A Guaranteed Convergence Analysis for the Projected Fast Iterative Soft-Thresholding Algorithm in Parallel MRI
Xinlin Zhang, Hengfa Lu, Di Guo, Lijun Bao, Feng Huang, Qin Xu, Xiaobo, Qu

TL;DR
This paper establishes a guaranteed convergence criterion for the parallel MRI pFISTA algorithm, providing practical step size recommendations that significantly accelerate sparse image reconstruction.
Contribution
It extends the convergence analysis of pFISTA to parallel MRI models SENSE and SPIRiT, offering reliable step size guidelines for faster reconstructions.
Findings
Guaranteed convergence criterion for parallel MRI pFISTA.

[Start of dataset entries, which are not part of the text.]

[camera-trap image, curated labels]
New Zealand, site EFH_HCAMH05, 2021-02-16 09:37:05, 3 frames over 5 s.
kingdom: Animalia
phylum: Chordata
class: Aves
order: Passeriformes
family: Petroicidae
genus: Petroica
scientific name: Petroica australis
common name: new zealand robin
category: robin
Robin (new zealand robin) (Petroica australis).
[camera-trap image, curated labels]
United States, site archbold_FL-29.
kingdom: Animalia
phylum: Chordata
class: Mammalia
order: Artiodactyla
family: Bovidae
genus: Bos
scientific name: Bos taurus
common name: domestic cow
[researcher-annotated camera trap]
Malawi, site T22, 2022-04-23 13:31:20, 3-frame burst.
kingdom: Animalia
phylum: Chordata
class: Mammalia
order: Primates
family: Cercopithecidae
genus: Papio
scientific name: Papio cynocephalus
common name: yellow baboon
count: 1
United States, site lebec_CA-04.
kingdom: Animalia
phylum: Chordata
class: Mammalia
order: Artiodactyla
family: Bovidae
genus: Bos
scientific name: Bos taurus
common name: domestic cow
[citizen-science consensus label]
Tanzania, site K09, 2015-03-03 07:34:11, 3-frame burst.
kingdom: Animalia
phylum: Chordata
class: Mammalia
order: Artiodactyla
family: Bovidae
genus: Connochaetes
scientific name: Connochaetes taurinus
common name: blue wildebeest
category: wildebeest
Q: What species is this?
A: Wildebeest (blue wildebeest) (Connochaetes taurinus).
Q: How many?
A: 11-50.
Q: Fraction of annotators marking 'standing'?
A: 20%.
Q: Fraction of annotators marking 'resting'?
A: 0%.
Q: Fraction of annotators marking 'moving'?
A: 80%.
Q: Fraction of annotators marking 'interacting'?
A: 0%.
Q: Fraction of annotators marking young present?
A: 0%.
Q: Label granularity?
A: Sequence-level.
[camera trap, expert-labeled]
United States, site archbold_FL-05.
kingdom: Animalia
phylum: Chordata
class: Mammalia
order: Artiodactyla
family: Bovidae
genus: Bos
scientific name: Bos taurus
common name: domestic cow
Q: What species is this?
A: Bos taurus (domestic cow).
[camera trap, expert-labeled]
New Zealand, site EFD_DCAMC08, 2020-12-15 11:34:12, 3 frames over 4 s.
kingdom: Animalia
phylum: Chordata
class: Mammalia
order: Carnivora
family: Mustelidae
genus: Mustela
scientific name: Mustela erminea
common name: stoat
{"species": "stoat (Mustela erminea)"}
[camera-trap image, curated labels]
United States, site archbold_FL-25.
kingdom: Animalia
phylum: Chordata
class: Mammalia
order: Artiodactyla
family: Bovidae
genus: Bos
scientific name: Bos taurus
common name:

Recommended step sizes improve reconstruction speed by over five times.
Validated convergence and efficiency through in vivo brain image experiments.
Abstract
The boom of non-uniform sampling and compressed sensing techniques dramatically alleviates the lengthy data acquisition problem of magnetic resonance imaging. Sparse reconstruction, thanks to its fast computation and promising performance, has attracted researchers to put numerous efforts on it and has been adopted in commercial scanners. To perform sparse reconstruction, choosing a proper algorithm is essential in providing satisfying results and saving time in tuning parameters. The pFISTA, a simple and efficient algorithm for sparse reconstruction, has been successfully extended to parallel imaging. However, its convergence criterion is still an open question. And the existing convergence criterion of single-coil pFISTA cannot be applied to the parallel imaging pFISTA, which, therefore, imposes confusions and difficulties on users about determining the only parameter - step size. In…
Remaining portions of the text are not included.